The picture’s genesis is in the spirit of Henri Cartier-Bresson’s “decisive moment”: Tiffany was on R.V. Polaris II, trying to collect data on the amount of particulate organic matter that was being released into the water by macroalgae, and the role that this played in food webs. One day, when the sea was especially calm and the swell small, the skipper was able to bring the boat closer to the steep rock wall smothered with algae so that she could lower a probe into the water to collect a sample. It was during this manoeuvre that Tiffany was able to snap the picture. Closely cropped, the algae of the intertidal zone and the surging water create a semi-abstract composition that also tells a story of the functioning of near-shore communities in an inhospitable environment.
The dominant alga in the photograph is Durvillaea antarctica, “southern bull kelp”, a brown alga that is only found on exposed shores of the cooler regions of the southern hemisphere. Above the Durvillaea there is a resilient band of mixed red and encrusting coralline algae.
Tiffany Stephens, 2016 Hilda Canter-Lund award winner.
Unlike the fucoids, common on north temperate coasts, Durvillaea antarctica does not have air bladders in its fronds. Instead, the interior tissues of the leathery blades have an unusual honeycomb structure which confer strength and buoyancy.
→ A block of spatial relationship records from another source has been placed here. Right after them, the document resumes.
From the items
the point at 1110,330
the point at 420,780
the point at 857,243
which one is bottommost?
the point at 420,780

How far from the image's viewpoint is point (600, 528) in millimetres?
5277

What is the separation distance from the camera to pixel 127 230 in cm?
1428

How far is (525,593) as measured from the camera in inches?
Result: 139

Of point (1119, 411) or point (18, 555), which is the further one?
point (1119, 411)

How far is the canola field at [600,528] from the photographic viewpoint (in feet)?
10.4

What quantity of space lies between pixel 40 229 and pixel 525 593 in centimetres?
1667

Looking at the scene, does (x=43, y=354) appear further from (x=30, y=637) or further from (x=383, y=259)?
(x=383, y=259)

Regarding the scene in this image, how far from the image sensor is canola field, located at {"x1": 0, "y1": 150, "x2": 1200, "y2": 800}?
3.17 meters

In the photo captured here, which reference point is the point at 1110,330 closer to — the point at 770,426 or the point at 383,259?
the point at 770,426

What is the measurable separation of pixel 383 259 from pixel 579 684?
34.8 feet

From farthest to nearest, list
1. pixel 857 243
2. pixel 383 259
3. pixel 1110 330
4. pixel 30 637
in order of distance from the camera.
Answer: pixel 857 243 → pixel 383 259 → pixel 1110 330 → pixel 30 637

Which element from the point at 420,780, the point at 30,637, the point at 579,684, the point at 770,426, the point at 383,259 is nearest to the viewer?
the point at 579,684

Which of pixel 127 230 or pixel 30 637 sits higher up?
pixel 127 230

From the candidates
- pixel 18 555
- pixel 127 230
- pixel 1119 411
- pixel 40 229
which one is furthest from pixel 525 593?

This also means that if the holdfast fails, the kelp is able to float, and to be transported around by oceanic currents. This may help to explain why Durvillaea is so widespread in the southern hemisphere. However, it is not just the kelp that benefits: these “rafts” of Durvillaea have been suggested as one means by which the sub-antarctic islands were recolonised by invertebrates following the last ice age.
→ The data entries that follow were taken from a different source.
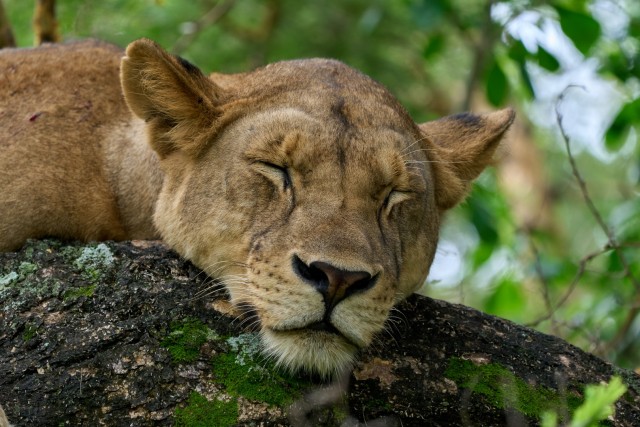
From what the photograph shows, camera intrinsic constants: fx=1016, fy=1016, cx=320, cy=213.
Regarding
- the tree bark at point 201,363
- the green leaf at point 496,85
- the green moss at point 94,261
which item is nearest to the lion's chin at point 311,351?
the tree bark at point 201,363

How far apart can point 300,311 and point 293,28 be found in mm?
8942

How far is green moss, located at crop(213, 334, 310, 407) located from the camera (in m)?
4.93

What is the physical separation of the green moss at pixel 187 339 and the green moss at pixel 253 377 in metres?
0.11

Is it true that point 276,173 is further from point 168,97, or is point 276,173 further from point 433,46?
point 433,46

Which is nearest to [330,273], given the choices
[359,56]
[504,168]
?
[359,56]

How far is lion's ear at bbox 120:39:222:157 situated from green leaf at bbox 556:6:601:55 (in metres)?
3.95

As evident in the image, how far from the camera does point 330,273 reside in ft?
15.6

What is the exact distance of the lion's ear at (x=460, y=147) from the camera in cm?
658

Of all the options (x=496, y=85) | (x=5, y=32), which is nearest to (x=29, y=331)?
(x=5, y=32)

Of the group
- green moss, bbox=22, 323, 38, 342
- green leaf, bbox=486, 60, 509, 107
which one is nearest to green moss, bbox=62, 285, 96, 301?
green moss, bbox=22, 323, 38, 342

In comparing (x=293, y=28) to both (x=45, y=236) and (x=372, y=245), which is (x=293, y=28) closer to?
(x=45, y=236)

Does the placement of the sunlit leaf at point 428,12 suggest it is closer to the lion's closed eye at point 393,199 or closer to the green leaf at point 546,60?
the green leaf at point 546,60

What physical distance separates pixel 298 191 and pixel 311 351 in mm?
954

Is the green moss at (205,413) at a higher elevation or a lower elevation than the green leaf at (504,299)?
higher
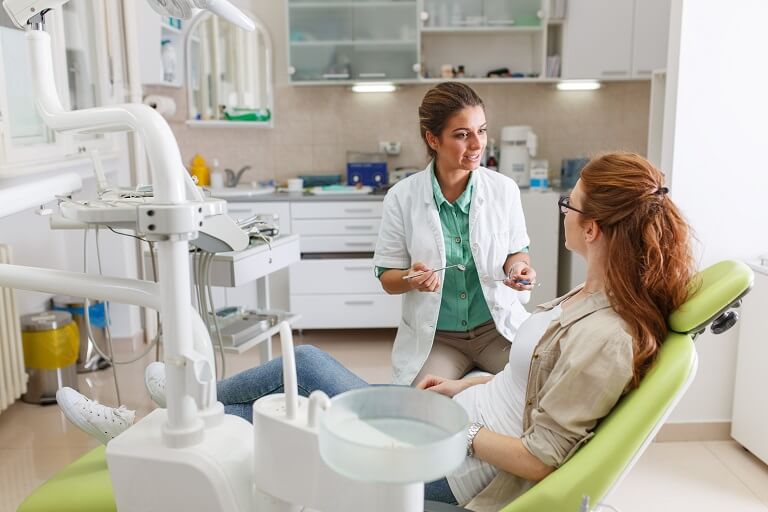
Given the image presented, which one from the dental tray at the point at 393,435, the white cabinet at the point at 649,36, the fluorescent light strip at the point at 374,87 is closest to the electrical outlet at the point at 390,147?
the fluorescent light strip at the point at 374,87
Durvillaea is also eaten by coastal communities in some parts of the southern hemisphere and, bizarrely, used by Maori communities in New Zealand to preserve “mutton bird”, the sooty shearwater (Ardenna griseus). If the honeycomb structure of Durvillaea is to function as a buoyancy aid for the living plant, the exterior tissues of the blades needs to be air-tight. The Maori exploit this property, removing the inner honeycomb tissues to create air-tight bags. They then preserve the young shearwater inside these bags, covered by their own fat (a sort of shearwater confit, I guess?).
One final fact about Durvillaea is that it forms part of a rather rude expression for sexual intercourse in Chile (remojar el cochayuyo – literally “soaking the seaweed”). Don’t ever say that reading my blog doesn’t broaden your horizons …
Left: an underwater view of a “forest” of Durvillaea antarctica; right: the “honeycomb” tissues inside a frond of D. antarctica. Photographs: Chris Hepburn, University of Otago.
Fraser, C.I., Nikula, R. & Waters, J.M. (2011). Oceanic rafting by a coastal community. Proceedings of the Royal Society Series B 278: 649-655.
Stephens T.A. & Hepburn C.H. (2014). Mass-transfer gradients across kelp beds influence Macrocystis pyrifera growth over small spatial scales. Marine Ecology Progress Series 515: 97–109.